Maybe I got it wrong. During the presidential campaign I wrote columns blasting Sen. John McCain for siding with the big bankers on deregulation, citing his choosing ex-Sen. Phil Gramm, currently a vice chairman of the Swiss-owned banking giant UBS, as his presidential campaign chair. Barack Obama, on the other hand, repeatedly blasted Gramm and the Gramm-Leach-Bliley Act, which the Texas Republican had pushed through Congress, with President Bill Clinton's support-legislation that repealed the Glass-Steagall Act and radically deregulated the financial industry.
But now the roles are reversed, and it is McCain who, along with Sen. Maria Cantwell, D-Wash., has sponsored a bill to repeal Gramm's legislation, while Obama seeks to preserve it.
The Gramm legislation, which permitted the merger of investment and commercial banks into too-big-to-fail corporations (including Citigroup and AIG, two financial giants that had to be bailed out by taxpayers), was thought by Obama the candidate to be a key cause of the meltdown. But as president he reappointed the Clinton-era officials who had sided with Gramm in ending sensible banking regulations that had protected the public for 70 years and made the U.S. banking system the envy of the world.
Rather than restore Glass-Steagall, the Obama-backed banking regulation bill passed last month by the Democratic majority in the House went along with the desire of Wall Street lobbyists to prevent the breakup of the big conglomerates and to block control of their massive trading in the derivatives that proved to be so toxic.
The result, with some deceptive reformist window dressing, is a pro-Wall Street business-as-usual cop-out, and the Senate version is likely to be more of the same. Fortunately, there is a better way, and thanks to the McCain-Cantwell bill and a companion one authored by Rep. Maurice Hinchey, D-N.Y., in the House, there is still a chance at serious financial regulation through the restoration of the key provisions of Glass-Steagall.
How odd that it now remains for McCain to stand up to the oversize banks.
"... I want to ensure that we never stick the American taxpayer with another $700 billion-or even larger-tab to bail out the financial industry," McCain proclaimed in introducing his legislation. "... This country would be better served if we limit the activities of these financial institutions."
But just the opposite happened under the great bailout. The big investment houses of Goldman Sachs and Morgan Stanley were allowed to suddenly attain the status of commercial banks in order to qualify for federal bailouts, and the once staid commercial Bank of America was encouraged by the Fed to buy out the investment house Merrill Lynch. As a result, banking has never before been concentrated in so few hands. As Rep. Hinchey put it:
"Today, just four huge financial institutions hold half the mortgages in America, issue nearly two-thirds of credit cards, and control about 40 percent of all bank deposits in the U.S. In addition, the face value of over-the-counter derivatives at commercial banks has grown to $290 trillion, 95 percent of which are held at just five financial institutions. We cannot allow the security of the American economy to rest in the hands of so few institutions."
Those derivatives, that hodgepodge collection of securitized debt-including mortgages of most American homes-are at the heart of the problem, and they are not regulated in any significant way by the legislation supported by the administration. It's no wonder, since Lawrence Summers, the president's top economic adviser, was not only a key proponent of reversing Glass-Steagall in the Clinton White House but also supported the Financial Services Modernization Act, passed a year later, that summarily exempted those suspect derivatives from any regulation.

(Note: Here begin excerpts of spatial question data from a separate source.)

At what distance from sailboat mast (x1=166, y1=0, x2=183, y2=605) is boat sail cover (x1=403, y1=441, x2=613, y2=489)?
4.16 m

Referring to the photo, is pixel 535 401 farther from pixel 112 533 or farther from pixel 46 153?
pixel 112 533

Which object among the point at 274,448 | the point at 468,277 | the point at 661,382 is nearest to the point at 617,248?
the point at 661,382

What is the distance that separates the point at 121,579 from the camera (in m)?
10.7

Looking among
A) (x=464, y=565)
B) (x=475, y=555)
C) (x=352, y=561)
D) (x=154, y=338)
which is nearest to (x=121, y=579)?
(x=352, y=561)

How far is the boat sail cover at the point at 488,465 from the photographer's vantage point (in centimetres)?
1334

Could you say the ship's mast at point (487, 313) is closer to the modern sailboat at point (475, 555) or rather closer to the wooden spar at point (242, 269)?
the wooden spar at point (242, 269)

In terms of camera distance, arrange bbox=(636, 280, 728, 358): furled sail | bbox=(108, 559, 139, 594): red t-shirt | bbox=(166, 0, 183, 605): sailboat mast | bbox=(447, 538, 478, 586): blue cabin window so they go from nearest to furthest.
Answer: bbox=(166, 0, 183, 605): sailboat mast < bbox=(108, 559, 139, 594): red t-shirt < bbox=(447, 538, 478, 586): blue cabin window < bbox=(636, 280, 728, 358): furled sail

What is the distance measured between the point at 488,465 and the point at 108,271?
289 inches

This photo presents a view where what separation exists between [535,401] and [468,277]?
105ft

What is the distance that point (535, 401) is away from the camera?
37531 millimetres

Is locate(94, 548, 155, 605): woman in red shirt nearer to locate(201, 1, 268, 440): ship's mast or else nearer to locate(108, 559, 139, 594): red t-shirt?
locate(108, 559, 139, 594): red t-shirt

Although Obama has blasted "fat cat bankers on Wall Street," it is time for those who elected him to ask for more than rhetoric. And to ask that of the Democratic leaders of the House, who refused to allow a vote on Hinchey's amendment to include the restoration of Glass-Steagall in their so-called Wall Street Reform Act. Introducing it as a separate bill, Hinchey stated:
"The repeal of the Glass-Steagall Act was done to help large banks become enormous and to line the pockets of banking executives with more money than most Americans could ever dream of earning in their lifetime. ... This bill would help right the ship and return our country to the days when banks either participated in commercial lending activities or investment activities, but not both."
There is much logic in preventing commercial banks, which carry the hard-earned savings of depositors and a federal guarantee of their worth, from engaging in the high-roller risk-taking of investment banks.
If McCain now gets it, why doesn't Obama?